Parole col cuore
Pentecoste (“50 giorni dopo Pasqua”) corrisponde all’ebraico “Shavu’òt” (settimane): è la festa della mietitura per la raccolta delle primizie.
Gli ebrei avevano unito al sentimento della civiltà contadina l’importanza dei frutti della fede e il ringraziamento per il dono della “Torah”, la Sacra Scrittura, che se accolta come rugiada del cielo, aiuta a smuovere e coltivare il terreno arido.
Per noi cristiani è il momento in cui guardare ai frutti dei germogli della primavera di vita che è la Pasqua di Gesù. La stessa potenza che ha fatto risorgere lui, fa “risorgere” noi. È il momento di mietere i risultati di una esistenza nuova, rinnovata.
Questo è il dono dello Spirito che Gesù dà agli apostoli. Erano paurosi e si scoprono capaci di essere compresi da ciascuno nella propria lingua, cioè di affrontare il quotidiano con frutti di dialogo, premura, cura, aiuto, speranza, sostegno. Quanto vorremmo anche noi gustare un raccolto così! Questo è il dono dello Spirito che Gesù dà oggi a noi, per cogliere e gustare i frutti buoni che già abbiamo in noi.
Ci aiuta un racconto simpatico. Tre viaggiatori devono attraversare un fiume impetuoso. Uno chiede al Signore la forza necessaria. Subito gli compaiono muscoli per sfidare a nuoto la corrente. Però deve abbandonare le sue sacche a riva. A metà, preso da rimpianti e dubbi e poi dal panico, rischia di annegare.

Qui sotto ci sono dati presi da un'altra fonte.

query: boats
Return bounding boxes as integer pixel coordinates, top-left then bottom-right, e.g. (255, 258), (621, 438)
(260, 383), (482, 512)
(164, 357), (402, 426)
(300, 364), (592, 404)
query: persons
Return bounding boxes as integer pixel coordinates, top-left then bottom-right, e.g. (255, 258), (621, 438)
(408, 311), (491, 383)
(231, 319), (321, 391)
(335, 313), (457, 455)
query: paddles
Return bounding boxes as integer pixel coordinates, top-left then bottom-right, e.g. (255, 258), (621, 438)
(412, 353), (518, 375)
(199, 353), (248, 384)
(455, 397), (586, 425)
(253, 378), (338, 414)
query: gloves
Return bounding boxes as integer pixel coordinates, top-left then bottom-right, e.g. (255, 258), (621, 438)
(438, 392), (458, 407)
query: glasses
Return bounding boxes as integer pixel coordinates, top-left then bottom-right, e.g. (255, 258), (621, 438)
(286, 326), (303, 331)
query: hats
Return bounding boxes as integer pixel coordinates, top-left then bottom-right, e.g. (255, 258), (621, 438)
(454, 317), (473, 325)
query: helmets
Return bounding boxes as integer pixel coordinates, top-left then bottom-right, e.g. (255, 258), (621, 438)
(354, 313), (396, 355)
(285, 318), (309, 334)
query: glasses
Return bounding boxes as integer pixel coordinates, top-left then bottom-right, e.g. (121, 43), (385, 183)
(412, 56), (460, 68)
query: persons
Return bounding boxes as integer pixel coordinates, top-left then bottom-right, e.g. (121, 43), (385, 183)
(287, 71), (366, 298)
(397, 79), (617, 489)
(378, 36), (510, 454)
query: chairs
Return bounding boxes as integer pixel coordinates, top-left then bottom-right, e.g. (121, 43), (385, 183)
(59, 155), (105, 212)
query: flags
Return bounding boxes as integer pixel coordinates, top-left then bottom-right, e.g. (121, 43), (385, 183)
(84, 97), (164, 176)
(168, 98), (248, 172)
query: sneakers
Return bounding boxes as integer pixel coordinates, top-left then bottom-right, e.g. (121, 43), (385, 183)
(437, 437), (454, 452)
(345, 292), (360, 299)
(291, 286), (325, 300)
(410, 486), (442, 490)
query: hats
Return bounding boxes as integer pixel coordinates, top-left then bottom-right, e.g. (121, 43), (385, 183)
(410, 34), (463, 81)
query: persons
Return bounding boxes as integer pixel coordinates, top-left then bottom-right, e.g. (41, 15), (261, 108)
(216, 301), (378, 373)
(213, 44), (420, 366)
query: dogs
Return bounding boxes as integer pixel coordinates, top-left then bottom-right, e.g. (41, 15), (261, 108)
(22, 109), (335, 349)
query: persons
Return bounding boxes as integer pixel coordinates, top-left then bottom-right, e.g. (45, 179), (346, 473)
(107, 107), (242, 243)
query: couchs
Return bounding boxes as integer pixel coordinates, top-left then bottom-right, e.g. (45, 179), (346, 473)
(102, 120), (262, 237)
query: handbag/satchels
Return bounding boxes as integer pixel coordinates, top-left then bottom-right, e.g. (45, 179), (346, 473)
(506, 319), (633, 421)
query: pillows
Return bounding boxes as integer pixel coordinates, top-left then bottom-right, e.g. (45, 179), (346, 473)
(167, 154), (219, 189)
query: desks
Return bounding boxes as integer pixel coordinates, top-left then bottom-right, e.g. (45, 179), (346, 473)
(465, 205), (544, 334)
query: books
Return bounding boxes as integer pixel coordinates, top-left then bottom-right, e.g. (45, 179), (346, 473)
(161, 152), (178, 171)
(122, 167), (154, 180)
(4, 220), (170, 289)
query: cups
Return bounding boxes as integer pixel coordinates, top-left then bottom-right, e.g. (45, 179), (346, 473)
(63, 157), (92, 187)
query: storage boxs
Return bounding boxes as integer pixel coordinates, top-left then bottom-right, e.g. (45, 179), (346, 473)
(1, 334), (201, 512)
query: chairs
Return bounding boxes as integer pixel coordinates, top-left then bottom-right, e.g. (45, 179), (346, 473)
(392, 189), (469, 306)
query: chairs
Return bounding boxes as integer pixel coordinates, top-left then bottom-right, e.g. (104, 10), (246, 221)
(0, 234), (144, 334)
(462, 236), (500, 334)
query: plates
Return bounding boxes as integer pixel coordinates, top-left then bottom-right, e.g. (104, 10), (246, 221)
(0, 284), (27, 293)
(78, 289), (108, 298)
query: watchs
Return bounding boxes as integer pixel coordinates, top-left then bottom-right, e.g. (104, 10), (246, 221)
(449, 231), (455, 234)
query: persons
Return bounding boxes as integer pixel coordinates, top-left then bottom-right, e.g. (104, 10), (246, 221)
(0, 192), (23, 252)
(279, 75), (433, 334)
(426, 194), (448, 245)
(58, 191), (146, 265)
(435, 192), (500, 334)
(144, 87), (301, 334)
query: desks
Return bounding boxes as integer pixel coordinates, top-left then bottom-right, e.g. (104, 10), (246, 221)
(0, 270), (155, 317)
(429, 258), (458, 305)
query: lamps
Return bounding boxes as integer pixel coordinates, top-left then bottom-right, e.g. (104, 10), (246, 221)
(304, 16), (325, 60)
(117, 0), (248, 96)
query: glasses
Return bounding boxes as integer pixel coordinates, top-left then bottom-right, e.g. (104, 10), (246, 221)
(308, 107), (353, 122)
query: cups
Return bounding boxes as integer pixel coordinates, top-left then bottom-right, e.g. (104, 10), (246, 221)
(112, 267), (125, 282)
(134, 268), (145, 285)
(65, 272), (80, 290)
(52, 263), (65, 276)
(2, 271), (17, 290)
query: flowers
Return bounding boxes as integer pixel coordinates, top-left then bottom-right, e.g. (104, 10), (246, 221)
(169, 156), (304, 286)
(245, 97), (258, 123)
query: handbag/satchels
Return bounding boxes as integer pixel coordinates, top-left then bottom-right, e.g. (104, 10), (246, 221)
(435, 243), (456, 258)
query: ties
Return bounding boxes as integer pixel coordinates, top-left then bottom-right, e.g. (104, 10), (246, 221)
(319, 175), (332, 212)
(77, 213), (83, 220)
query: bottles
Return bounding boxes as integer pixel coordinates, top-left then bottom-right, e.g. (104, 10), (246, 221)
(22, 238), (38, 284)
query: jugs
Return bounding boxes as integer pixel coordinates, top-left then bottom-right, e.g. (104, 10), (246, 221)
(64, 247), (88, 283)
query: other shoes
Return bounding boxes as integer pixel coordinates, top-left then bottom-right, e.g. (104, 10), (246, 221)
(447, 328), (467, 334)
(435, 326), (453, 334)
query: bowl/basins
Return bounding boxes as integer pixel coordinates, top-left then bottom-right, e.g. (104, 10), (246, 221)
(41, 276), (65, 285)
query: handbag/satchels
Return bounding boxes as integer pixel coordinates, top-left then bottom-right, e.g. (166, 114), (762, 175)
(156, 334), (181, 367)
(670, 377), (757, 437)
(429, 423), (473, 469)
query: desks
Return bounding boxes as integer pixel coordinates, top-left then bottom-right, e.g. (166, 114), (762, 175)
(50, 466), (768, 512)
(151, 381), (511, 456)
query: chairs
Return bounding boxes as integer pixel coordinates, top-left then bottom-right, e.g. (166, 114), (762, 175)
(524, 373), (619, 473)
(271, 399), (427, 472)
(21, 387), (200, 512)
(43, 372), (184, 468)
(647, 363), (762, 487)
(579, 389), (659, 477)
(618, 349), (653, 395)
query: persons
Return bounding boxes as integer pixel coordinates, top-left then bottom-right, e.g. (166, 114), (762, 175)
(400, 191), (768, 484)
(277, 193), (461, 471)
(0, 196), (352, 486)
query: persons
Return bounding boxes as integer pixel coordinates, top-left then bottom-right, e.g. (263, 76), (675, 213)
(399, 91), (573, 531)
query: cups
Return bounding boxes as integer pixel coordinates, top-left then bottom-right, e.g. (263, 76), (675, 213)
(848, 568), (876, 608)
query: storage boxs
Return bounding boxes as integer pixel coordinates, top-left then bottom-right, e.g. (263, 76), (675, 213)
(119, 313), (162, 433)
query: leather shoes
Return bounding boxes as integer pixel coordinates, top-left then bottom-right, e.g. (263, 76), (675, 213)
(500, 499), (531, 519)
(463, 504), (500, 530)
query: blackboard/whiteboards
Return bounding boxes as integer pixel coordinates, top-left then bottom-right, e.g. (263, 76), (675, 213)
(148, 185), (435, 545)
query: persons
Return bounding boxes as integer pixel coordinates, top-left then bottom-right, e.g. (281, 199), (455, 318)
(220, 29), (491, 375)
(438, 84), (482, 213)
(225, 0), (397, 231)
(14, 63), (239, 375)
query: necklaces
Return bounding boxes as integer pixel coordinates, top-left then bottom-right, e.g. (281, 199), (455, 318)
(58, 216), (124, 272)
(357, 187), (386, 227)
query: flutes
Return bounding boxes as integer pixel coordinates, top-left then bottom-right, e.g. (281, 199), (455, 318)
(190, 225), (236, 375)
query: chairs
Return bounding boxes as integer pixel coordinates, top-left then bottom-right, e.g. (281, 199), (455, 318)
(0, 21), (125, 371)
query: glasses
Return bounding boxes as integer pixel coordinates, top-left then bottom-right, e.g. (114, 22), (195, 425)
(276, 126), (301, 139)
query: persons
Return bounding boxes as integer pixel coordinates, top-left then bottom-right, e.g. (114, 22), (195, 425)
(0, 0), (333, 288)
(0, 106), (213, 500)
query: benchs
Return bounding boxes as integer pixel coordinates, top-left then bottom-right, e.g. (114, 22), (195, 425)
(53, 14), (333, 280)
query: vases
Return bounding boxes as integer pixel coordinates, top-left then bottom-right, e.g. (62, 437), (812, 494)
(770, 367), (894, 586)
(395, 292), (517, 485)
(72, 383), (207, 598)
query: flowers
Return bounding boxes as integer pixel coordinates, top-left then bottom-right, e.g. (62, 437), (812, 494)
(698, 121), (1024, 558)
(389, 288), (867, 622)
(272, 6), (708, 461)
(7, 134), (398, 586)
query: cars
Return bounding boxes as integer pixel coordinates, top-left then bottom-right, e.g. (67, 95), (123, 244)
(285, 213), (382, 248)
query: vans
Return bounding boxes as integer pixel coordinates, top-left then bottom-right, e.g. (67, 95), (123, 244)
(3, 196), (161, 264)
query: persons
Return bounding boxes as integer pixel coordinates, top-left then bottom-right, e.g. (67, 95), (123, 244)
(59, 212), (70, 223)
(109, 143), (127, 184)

Allora il secondo aggiunge: “Dammi forza e gli strumenti per attraversare il fiume”. Il Signore gli dà i muscoli e una canoa coi remi. La carica per non perdere nulla, ma non calcola le onde e il vento e si capotta.
Il terzo domanda al Signore forza, strumenti e l’intelligenza. E Dio lo trasforma in donna. Lei colglie delle tracce vicine, cammina lungo la riva per un po’ e scorge da lontano un ponte per raggiungere l’altra riva.
In ebraico spirito (“ruah”) è femminile: alito di vita, soffio che impollina, vento che porta pioggia. È l’aspetto generativo di Dio che è padre ma si comporta da madre, dice il Papa. Lo Spirito non ci dà ciò di cui abbiamo bisogno, ma di più: cambia noi, ci rende generativi, fertili di idee, di possibilità, di risultati.
La “felicità” sappiamo che non si trova nell'avere tutto o tanto. “Felix” in latino significa “fertile”. Questa è la forza dello Spirito, la generatività divina in noi. Questa è la Pentecoste, la festa della mietitura da cogliere.